*Tasks to carry out:*
1. Rewrite the Ed Viesturs article from "Ed Viesturs wears" up to and including "of Mount Everest.", putting "cappuccino" in place of "espresso".
2. Extend the article on Ed Viesturs's Annapurna climb, picking up after its final sentence.

*Text excerpt:*
BEGIN

Ed Viesturs wears a big grin and a look of contentment as he sips a strong espresso in a Seattle coffee house just hours after returning from Nepal. He is hoarse as all get out, his voice a scary croak, but what he has to say is amazing. After becoming the first United States climber in history to reach the summit of all 14 8,000 meter peaks with his May 12 ascent of Annapurna, he is bowing out of extreme high-altitude climbing--with the notable exceptions of Mount Everest.
"Basically," he rasps, "there's no reason for me to return to the 8,000-meter peaks. In the future, there might be something interesting to do on Everest, like another film project, that's always a possibility. But beyond that, why go back? I've been there, I've been there 20 times, and I've been there without oxygen." (Read the pre-climb interview with Ed Viesturs before he left for Annapurna, Viesturs Returns to Annapruna)

END

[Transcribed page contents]
BEGIN

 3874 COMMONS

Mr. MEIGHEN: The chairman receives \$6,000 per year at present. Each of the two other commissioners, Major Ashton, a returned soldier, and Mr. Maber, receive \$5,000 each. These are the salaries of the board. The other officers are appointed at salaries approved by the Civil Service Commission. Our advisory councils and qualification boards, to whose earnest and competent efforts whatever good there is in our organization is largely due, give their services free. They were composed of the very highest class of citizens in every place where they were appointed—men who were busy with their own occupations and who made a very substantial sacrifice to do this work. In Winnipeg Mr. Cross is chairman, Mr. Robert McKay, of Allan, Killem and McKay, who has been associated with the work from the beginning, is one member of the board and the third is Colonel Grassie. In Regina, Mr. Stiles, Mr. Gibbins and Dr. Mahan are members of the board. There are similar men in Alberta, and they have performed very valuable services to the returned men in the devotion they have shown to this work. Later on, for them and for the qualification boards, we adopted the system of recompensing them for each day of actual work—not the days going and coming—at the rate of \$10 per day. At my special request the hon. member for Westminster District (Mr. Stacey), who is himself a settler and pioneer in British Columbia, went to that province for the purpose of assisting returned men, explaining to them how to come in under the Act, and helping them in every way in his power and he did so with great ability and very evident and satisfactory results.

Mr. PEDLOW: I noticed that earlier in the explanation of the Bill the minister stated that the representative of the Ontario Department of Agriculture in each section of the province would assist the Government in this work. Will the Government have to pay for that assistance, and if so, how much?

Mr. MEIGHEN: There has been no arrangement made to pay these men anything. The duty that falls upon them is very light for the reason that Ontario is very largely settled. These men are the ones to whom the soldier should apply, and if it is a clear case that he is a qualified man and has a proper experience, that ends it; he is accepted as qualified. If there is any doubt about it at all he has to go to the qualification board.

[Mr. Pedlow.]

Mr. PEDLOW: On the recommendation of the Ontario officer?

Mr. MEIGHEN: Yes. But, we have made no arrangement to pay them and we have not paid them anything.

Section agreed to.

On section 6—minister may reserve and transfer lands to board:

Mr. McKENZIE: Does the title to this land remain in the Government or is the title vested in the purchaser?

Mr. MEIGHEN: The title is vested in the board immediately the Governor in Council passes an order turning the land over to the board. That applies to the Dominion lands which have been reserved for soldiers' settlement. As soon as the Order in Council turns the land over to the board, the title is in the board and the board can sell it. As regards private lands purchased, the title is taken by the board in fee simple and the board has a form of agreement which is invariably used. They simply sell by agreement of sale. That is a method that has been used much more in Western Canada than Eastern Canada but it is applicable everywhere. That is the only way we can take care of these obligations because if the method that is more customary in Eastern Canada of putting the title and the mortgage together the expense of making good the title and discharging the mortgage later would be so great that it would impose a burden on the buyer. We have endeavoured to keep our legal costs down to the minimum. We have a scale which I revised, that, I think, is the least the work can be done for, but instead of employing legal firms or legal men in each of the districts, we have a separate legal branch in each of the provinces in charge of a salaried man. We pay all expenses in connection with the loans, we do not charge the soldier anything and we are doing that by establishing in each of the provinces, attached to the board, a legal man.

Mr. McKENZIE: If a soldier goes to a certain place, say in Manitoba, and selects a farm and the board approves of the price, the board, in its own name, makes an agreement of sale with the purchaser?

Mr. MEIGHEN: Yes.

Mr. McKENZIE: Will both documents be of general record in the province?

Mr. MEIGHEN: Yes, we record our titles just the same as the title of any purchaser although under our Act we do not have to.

END

*Set of answers:*
1.
Ed Viesturs wears a big grin and a look of contentment as he sips a strong cappuccino in a Seattle coffee house just hours after returning from Nepal. He is hoarse as all get out, his voice a scary croak, but what he has to say is amazing. After becoming the first United States climber in history to reach the summit of all 14 8,000 meter peaks with his May 12 ascent of Annapurna, he is bowing out of extreme high-altitude climbing--with the notable exceptions of Mount Everest.

2.
Not only has Viesturs climbed all of the world's highest mountains without supplemental oxygen, but he's been to the top of an 8,000-meter peak no less than 20 times, and has 23 separate trips above 8,000 meters to his credit, including six to the top of Mount Everest. His record of high altitude climbing puts him in elite company. He joins a small club of just six people, including Reinhold Messner, the first, who have climbed all the Himalayan giants without oxygen. But that doesn't mean America's best known climber has turned his back on climbing."There's lots of interesting mountains to climb," he told GreatOutdoors on May 19, "including more challenging, more technical routes. I've already discussed some options with David Breashears and Veikka Gustafsson. But all that can wait, I'm just going to enjoy the satisfaction of this accomplishment, and relish the successful climb of Annapurna. That mountain . . . just never let up. It took three full-on attempts to get up, and I needed all the experience and judgment I've developed over the years to do it safely."
Viesturs and Gustafsson turned back on Annapurna twice, from the North Side in 2000 and from the South Side in 2002, for unreasonable objective dangers. But earlier this month, the long-time climbing partners, with the companionship and considerable assistance of a strong team of Italian climbers, were successful in a fast, direct climb that required only 10 days on the 26,545-foot peak.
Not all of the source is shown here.